◆ Provided information ◆
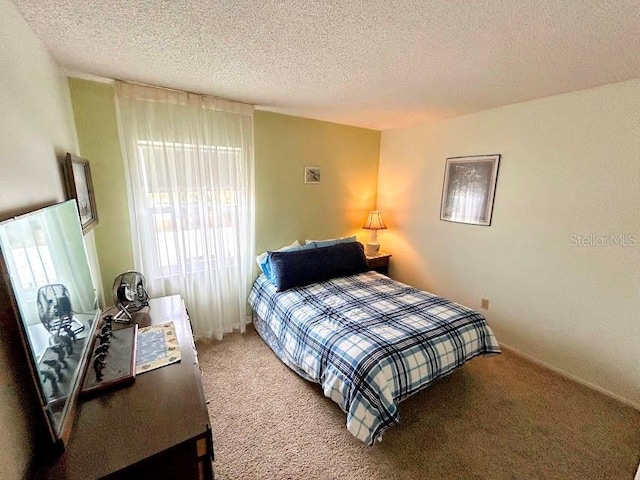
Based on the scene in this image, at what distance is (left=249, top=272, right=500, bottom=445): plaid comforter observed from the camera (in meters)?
---
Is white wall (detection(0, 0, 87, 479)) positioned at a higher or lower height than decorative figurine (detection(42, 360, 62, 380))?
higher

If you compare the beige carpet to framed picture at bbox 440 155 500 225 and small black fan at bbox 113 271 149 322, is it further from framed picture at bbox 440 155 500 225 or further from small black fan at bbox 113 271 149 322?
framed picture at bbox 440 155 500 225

◆ Task ◆
Display each line of the records above in which the word "from" appears. The match is case-sensitive.

◆ Solution for this exercise ◆
Based on the scene in this image, at what distance is (left=249, top=272, right=500, bottom=445): plaid comforter observed from the camera (in meters)?
If you compare the beige carpet to framed picture at bbox 440 155 500 225 and small black fan at bbox 113 271 149 322, is it further from framed picture at bbox 440 155 500 225 or further from small black fan at bbox 113 271 149 322?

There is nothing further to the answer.